ALBERTO CHIU
ALBERTO CHIU

Si nos ponemos a reflexionar sobre cómo reaccionan a la violencia del día a día las instancias oficiales dedicadas a la seguridad, como la Secretaría de Seguridad Pública estatal, o la misma Procuraduría General de Justicia del estado, seremos capaces de dilucidar un razonamiento fundamental: el grado de silencio de la autoridad es directamente proporcional al de la violencia que no puede contener.

Eso es, precisamente, lo que le ha pasado a nuestro querido estado de Zacatecas y sus instituciones. Y lamentablemente también, es enorme el grado de opacidad con que se pretenden manejar las instituciones citadas, con el simplón e irracional pretexto de que “menos daño nos harán (a la sociedad) mientras menos sepamos”.

¿En qué cabeza cabe que la gente es estúpida y que no se da cuenta de todo lo que sucede a su alrededor?

Las cifras recientemente reveladas por el Sistema Nacional de Seguridad Pública (siendo además la instancia rectora a nivel nacional) hablan de una escalada de violencia (sí, escalada) en Zacatecas, que se puede medir de mes a mes, de año contra año.

Sólo por poner tres ejemplos, las cifras (oficiales todas, conste) indican que en enero de 2014 hubo aquí 8 homicidios intencionales, y en enero de este año, se registraron 28. En marzo del año pasado, hubo 6 asesinatos; en marzo de 2015, fueron 22. El mes más violento del año pasado fue octubre, cuando se registraron 20 muertes dolosas; y tan sólo en julio de este año se alcanzó la cifra de ¡46 asesinatos!

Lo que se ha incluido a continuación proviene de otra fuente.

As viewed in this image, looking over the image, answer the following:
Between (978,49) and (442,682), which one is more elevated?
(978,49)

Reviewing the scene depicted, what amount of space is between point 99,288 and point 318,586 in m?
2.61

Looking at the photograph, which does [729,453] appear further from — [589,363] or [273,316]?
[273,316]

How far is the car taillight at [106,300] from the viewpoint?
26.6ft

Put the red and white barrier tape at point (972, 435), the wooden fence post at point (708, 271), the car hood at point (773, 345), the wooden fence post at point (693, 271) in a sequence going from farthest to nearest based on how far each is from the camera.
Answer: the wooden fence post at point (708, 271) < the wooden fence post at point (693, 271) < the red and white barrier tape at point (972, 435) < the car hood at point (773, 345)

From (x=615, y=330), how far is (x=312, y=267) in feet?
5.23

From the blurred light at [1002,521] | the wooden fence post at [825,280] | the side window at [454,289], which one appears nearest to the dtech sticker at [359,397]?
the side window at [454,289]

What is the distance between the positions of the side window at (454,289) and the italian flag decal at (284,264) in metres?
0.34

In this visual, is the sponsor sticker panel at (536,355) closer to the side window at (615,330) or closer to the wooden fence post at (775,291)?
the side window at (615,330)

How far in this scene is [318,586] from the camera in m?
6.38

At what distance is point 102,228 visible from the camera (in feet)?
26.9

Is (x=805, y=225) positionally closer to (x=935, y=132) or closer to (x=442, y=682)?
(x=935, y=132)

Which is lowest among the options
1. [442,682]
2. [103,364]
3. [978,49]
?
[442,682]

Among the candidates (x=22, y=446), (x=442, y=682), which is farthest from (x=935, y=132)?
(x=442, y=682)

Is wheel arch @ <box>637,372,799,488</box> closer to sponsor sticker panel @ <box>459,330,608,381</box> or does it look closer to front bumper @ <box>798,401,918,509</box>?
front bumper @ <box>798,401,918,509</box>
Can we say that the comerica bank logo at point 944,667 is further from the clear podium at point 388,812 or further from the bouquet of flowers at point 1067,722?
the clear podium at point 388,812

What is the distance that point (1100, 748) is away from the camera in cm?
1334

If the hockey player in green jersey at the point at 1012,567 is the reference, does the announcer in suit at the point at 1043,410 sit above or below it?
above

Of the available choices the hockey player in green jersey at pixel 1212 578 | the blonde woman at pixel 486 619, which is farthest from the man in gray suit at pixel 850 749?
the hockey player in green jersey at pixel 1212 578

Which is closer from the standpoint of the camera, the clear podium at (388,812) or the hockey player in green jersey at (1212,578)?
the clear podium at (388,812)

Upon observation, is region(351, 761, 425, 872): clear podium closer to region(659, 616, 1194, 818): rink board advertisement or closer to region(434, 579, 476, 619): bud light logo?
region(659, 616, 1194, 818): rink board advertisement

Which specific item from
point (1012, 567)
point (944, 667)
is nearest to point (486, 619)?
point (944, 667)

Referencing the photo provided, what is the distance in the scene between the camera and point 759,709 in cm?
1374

Sin embargo, la estrategia aparentemente seleccionada para lidiar con el evidentemente creciente problema de la violencia en la entidad es sumamente desastrosa. Equivaldría a meter la cabeza en un agujero, suponiendo que una vez así, afuera ya no pasa nada malo. Como los avestruces, pues.

Yo no sé si esa estrategia de quedarse calladitos pensando que se ven más bonitos, o creyendo que le ayudan en algo a la sociedad mientras ocultan la realidad, se las haya enseñado algún genio o genia de la comunicación política. O uno de tantos asesores en imagen pública o medios de comunicación, de esos cuyo mayor mérito es alabarles de vez en diario y cuyo mayor logro es cobrar chonchas quincenas por loas sin sentido.

Pero lo que sí sé, porque se percibe en cualquier parte que uno vaya, es que la gente sí está preocupada por su seguridad y la de sus familias, a pesar de que cada semana, por ejemplo, el gobierno del estado gaste millones de pesos en presumir, en noticias ordenadas de 8 columnas en diarios locales, que “se reunió el Grupo de Coordinación Local” y platicaron a todo dar…

En otras palabras: la estrategia de repetir una y mil veces la noticia de que se están reuniendo los responsables de la seguridad, no está rindiendo frutos en la percepción de la ciudadanía por una simple y sencilla razón: porque no es cierto.

Hasta ahora, sólo cuando instancias como el Ejército Mexicano (que sigue gozando de mayor confianza ciudadana) asestan golpes a la delincuencia, es que la gente respira con tranquilidad, pues ven resultados tangibles: la detención de delincuentes, el aseguramiento de droga, los enfrentamientos contra grupos armados… etc.

De modo, pues, que la estrategia completa es peor aún: a mayor grado de violencia, mayor silencio oficial y, por si fuera poco, mayor cantidad de “noticias placebo” o sucedáneos, con la esperanza de que, en una de ésas, la gente se los cree.

Va de nuevo: la gente no es tonta. ¿Por qué insistir, pues, en considerarla así? Sólo se demuestra soberbia y desdén.


Nuestros lectores comentan

  1. Una verdad muy cierta, pues definitivamente el #EjércitoMexicano, ha sido la única Institución que ha logrado combatir al crimen organizado, con altas y bajas, con demasiadas perdidas humanas y lo más lamentable, que todavía de estos sacrificios que realizan, existe gente que duda, desconfía y se expresa mal de ellos, incluso como aquí se asienta “asestan golpes a la delincuencia, y es que la gente respira con tranquilidad, pues ven resultados tangibles”.
    Desgraciadamente existe una gran parte de la sociedad que aún pretende influenciar en los demás sobre una mala actuación y manejo de la fuerza, de las Fuerzas Armadas, tratando de difamarlos y denigrarlos.
    Pero nunca lo podrán lograr, ya que sin sus actos los que les respaldan ante todos los demás.

  2. rafael lima estrada

    A un año de la desaparición de los 43 normalistas en iguala, se puede corroborar que los hechos suscitados fueron perpetuados por quienes ya se encuentran tras las rejas esperando sentencia y por las autoridades municipales y el alcalde de iguala principal autor intelectual y material del caso.